### CONSIGNE
Réécrivez les lignes suivantes en remplaçant « steel wheel rim » par « metal wheel rim ». Le reste ne doit pas changer.

Entrées de questions spatiales
--------

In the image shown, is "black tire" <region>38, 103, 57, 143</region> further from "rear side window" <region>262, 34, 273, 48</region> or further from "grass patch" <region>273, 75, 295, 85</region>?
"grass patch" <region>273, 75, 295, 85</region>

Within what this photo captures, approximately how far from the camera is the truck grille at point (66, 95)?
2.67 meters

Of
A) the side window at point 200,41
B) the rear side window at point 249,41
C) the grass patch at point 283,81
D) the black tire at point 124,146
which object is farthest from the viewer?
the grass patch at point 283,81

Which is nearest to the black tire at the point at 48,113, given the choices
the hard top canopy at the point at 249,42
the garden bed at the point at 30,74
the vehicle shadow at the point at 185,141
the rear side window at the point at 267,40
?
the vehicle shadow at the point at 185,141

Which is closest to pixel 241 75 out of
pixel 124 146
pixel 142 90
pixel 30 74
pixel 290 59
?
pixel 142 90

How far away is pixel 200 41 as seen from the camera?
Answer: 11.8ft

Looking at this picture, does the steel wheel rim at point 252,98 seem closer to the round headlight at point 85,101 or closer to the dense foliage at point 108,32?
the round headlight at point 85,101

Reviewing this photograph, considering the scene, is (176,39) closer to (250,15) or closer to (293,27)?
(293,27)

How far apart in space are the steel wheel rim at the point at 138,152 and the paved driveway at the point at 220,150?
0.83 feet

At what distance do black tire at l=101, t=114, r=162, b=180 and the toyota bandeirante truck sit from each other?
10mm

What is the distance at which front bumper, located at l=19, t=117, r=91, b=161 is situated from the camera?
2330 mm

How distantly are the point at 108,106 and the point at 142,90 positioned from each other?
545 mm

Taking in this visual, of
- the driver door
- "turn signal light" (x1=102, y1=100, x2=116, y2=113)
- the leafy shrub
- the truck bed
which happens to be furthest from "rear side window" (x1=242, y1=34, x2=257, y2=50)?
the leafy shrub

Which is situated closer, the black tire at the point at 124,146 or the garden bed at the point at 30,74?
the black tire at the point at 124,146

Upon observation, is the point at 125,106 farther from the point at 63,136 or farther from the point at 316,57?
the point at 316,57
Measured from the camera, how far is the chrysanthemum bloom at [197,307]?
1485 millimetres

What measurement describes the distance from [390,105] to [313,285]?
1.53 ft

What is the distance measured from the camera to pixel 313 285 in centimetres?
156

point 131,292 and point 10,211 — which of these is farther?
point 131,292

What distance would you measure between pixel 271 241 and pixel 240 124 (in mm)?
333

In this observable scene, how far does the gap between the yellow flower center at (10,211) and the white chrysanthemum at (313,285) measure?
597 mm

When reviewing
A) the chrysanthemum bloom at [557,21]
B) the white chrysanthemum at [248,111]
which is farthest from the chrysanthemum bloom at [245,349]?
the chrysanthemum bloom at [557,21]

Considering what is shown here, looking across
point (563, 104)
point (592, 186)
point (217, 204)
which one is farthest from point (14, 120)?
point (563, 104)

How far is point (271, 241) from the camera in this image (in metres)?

--------

### SOLUTION
In the image shown, is "black tire" <region>38, 103, 57, 143</region> further from "rear side window" <region>262, 34, 273, 48</region> or further from "grass patch" <region>273, 75, 295, 85</region>?
"grass patch" <region>273, 75, 295, 85</region>

Within what this photo captures, approximately how far from the camera is the truck grille at point (66, 95)?
2.67 meters

Of
A) the side window at point 200,41
B) the rear side window at point 249,41
C) the grass patch at point 283,81
D) the black tire at point 124,146
which object is farthest from the viewer?
the grass patch at point 283,81

Which is nearest to the black tire at the point at 48,113, given the choices
the hard top canopy at the point at 249,42
the garden bed at the point at 30,74
the vehicle shadow at the point at 185,141
the rear side window at the point at 267,40
?
the vehicle shadow at the point at 185,141

Which is closest to pixel 241 75 out of
pixel 124 146
pixel 142 90
pixel 30 74
pixel 290 59
?
pixel 142 90

How far away is pixel 200 41 as seen from the camera?
Answer: 11.8ft

Looking at this picture, does the metal wheel rim at point 252,98 seem closer to the round headlight at point 85,101 or closer to the dense foliage at point 108,32?
the round headlight at point 85,101

Reviewing this photograph, considering the scene, is (176,39) closer to (250,15) or closer to (293,27)?
(293,27)

How far apart in space are the metal wheel rim at the point at 138,152 and the paved driveway at the point at 220,150?
0.83 feet

At what distance do black tire at l=101, t=114, r=162, b=180 and the toyota bandeirante truck sit from each other?
10mm

What is the distance at which front bumper, located at l=19, t=117, r=91, b=161 is situated from the camera?
2330 mm

How distantly are the point at 108,106 and the point at 142,90 positioned from each other?
545 mm

Taking in this visual, of
- the driver door
- "turn signal light" (x1=102, y1=100, x2=116, y2=113)
- the leafy shrub
- the truck bed
which happens to be furthest from "rear side window" (x1=242, y1=34, x2=257, y2=50)?
the leafy shrub

Which is situated closer, the black tire at the point at 124,146 or the garden bed at the point at 30,74?
the black tire at the point at 124,146

Upon observation, is the point at 125,106 farther from the point at 63,136 or farther from the point at 316,57?
the point at 316,57
Measured from the camera, how far is the chrysanthemum bloom at [197,307]?
1485 millimetres

What measurement describes the distance from [390,105] to [313,285]?
1.53 ft

What is the distance measured from the camera to pixel 313 285 in centimetres?
156

point 131,292 and point 10,211 — which of these is farther?
point 131,292

What distance would you measure between pixel 271 241 and pixel 240 124 (in mm)?
333

In this observable scene, how far does the gap between the yellow flower center at (10,211) and the white chrysanthemum at (313,285) measure?
597 mm

When reviewing
A) the chrysanthemum bloom at [557,21]
B) the white chrysanthemum at [248,111]
which is farthest from the chrysanthemum bloom at [245,349]?
the chrysanthemum bloom at [557,21]

Considering what is shown here, looking across
point (563, 104)
point (592, 186)
point (217, 204)
which one is farthest from point (14, 120)?
point (563, 104)

How far is point (271, 241) from the camera in this image (in metres)?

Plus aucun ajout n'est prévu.